Every line with "Canada" in it should be copied from the data.

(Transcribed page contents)
_ _ _ _ _

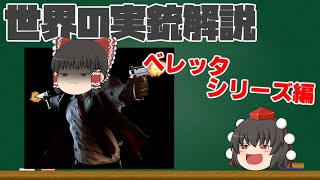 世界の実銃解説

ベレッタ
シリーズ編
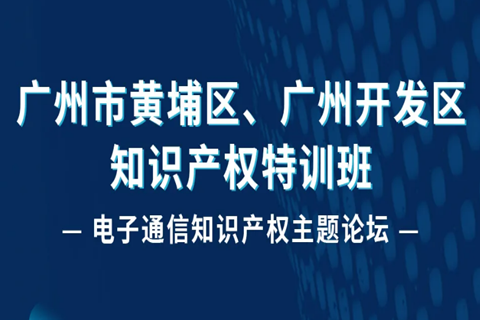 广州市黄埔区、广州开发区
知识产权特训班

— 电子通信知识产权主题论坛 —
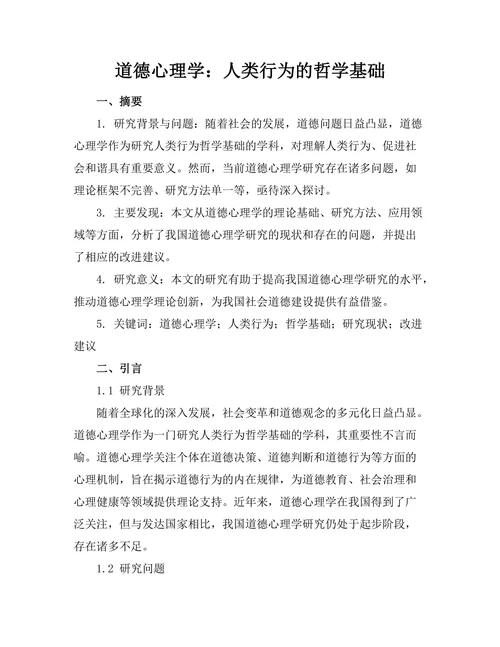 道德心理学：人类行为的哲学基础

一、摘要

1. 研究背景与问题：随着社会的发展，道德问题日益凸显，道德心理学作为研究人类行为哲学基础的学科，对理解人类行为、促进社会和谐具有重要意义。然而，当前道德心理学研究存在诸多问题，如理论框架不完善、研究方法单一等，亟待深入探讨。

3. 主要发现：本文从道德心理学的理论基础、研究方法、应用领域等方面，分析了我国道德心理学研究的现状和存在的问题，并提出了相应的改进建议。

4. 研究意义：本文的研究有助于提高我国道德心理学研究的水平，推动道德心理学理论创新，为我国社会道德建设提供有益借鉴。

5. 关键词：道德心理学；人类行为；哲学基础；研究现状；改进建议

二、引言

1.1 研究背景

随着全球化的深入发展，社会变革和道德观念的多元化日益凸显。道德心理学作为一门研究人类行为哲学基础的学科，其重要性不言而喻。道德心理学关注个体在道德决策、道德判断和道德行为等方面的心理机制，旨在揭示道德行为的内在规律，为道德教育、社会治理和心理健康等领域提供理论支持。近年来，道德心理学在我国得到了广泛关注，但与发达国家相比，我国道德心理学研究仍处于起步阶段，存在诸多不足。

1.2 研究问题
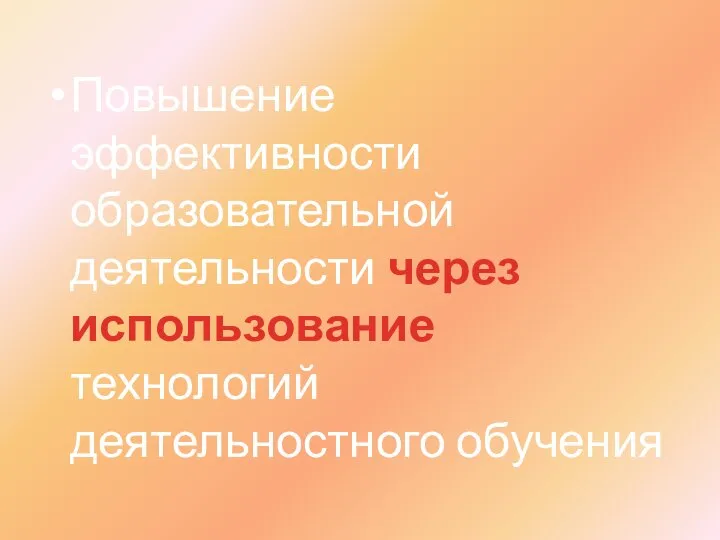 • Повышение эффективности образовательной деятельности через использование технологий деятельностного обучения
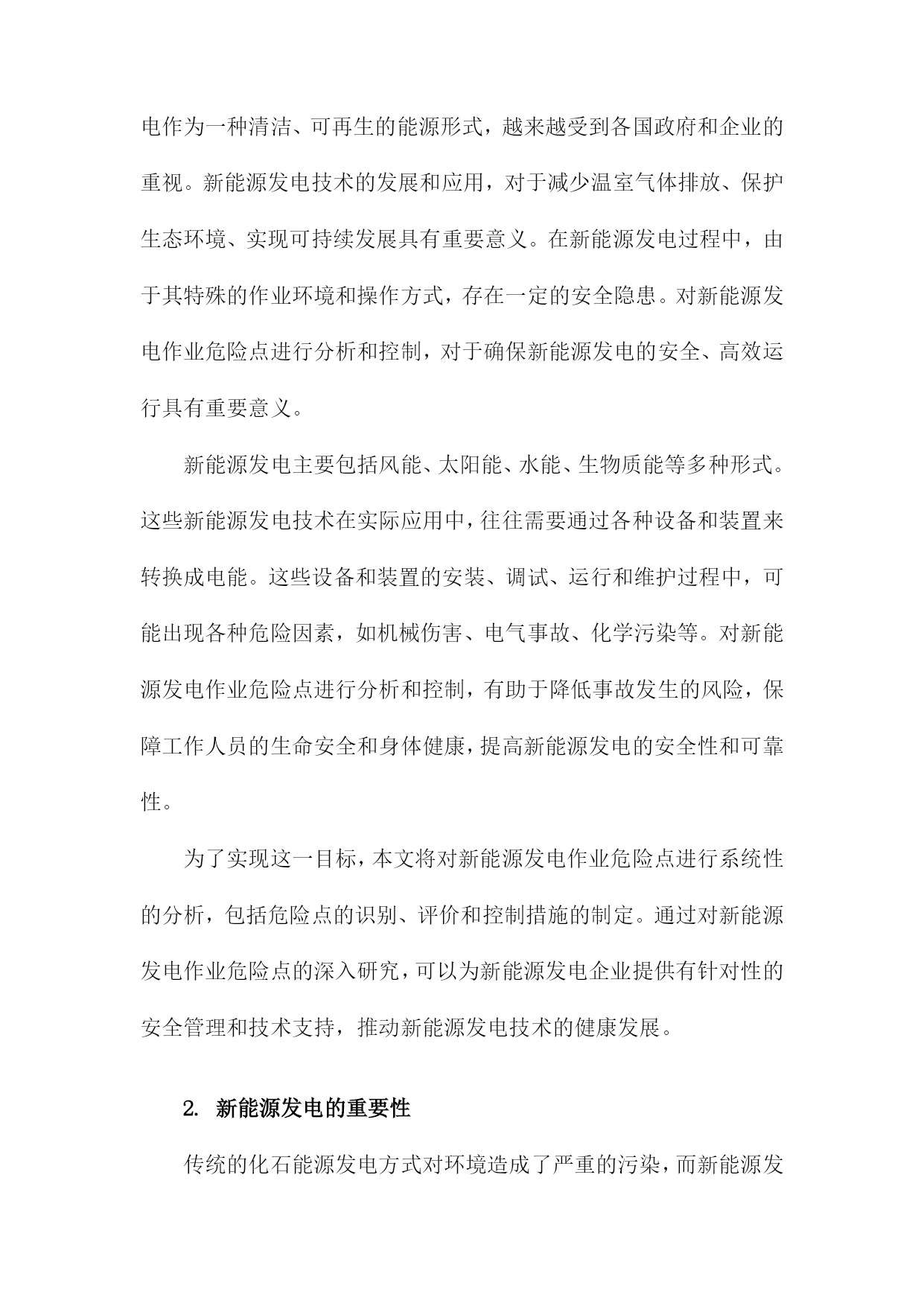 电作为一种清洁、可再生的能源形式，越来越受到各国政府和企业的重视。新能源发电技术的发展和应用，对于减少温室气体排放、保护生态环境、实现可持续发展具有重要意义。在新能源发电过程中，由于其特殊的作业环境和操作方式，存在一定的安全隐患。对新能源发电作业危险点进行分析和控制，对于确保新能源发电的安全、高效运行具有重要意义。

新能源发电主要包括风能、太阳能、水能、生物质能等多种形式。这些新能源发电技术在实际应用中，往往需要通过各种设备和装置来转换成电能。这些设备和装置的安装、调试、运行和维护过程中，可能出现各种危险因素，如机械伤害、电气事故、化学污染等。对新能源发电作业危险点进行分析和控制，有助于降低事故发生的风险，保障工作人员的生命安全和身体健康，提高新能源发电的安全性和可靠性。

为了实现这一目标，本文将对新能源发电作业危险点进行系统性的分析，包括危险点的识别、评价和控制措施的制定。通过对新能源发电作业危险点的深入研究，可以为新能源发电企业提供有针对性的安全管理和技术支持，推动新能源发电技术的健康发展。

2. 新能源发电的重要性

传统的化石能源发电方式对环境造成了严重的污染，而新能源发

_ _ _ _ _

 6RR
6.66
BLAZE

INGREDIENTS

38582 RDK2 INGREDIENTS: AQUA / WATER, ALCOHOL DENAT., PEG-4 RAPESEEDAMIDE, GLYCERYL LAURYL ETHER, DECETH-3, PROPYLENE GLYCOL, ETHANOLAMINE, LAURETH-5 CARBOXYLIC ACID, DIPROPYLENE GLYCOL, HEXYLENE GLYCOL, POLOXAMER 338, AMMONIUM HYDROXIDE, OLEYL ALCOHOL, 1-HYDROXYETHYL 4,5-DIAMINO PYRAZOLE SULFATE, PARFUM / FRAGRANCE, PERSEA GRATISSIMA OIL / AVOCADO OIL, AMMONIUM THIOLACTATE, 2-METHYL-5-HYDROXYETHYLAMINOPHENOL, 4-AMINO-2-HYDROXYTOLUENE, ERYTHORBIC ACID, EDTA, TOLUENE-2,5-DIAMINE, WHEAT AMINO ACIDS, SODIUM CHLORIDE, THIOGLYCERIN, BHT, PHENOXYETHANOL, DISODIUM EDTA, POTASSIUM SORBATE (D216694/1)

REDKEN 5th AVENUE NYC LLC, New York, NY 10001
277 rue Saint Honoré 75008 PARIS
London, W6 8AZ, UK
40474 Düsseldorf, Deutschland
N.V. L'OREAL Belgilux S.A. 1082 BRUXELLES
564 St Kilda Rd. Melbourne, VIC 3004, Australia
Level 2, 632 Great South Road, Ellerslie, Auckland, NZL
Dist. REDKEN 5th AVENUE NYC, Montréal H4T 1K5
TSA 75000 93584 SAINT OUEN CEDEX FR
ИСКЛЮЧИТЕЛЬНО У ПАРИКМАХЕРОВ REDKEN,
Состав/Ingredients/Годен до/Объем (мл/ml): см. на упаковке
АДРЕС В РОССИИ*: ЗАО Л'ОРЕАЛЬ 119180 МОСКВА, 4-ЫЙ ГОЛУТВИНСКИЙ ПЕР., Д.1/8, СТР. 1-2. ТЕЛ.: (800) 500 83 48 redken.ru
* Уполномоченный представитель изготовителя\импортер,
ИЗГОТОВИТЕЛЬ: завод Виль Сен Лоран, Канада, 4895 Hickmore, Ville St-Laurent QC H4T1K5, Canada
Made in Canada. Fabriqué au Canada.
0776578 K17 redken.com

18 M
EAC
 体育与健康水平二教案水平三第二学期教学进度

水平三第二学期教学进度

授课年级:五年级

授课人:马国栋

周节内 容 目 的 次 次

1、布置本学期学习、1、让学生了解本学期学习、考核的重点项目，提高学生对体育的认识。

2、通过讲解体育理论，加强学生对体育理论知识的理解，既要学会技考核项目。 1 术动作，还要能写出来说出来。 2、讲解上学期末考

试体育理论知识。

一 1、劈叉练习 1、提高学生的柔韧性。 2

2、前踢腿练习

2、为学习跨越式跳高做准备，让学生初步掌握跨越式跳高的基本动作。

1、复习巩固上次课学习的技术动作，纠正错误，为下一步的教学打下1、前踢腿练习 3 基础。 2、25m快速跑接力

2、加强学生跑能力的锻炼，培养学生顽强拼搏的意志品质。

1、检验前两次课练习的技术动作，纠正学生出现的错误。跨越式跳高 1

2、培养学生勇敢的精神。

_ _ _ _ _

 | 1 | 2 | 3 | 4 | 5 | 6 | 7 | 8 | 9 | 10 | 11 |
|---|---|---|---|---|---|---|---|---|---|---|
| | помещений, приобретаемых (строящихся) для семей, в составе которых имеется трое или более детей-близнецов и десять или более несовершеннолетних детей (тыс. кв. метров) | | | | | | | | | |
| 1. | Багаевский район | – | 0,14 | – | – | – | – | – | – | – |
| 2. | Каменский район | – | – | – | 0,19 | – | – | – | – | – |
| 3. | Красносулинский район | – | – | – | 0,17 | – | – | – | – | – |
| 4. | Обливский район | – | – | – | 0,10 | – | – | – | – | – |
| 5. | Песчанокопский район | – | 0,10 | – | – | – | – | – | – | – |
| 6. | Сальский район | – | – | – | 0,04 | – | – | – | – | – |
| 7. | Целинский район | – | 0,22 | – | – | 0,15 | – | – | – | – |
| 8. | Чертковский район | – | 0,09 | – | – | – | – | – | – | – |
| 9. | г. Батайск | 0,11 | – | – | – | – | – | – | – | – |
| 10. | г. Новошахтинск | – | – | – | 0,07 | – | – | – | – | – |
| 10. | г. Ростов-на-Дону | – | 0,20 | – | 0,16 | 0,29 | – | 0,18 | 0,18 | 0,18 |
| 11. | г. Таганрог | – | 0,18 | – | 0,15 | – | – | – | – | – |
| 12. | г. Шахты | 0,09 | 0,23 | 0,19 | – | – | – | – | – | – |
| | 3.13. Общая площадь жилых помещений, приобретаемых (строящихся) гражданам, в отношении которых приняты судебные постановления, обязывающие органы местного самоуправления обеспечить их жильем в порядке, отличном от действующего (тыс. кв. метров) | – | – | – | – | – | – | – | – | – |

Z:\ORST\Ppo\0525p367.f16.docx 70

_ _ _ _ _

■ **OUTPUT BELOW**
ИЗГОТОВИТЕЛЬ: завод Виль Сен Лоран, Канада, 4895 Hickmore, Ville St-Laurent QC H4T1K5, Canada
Made in Canada. Fabriqué au Canada.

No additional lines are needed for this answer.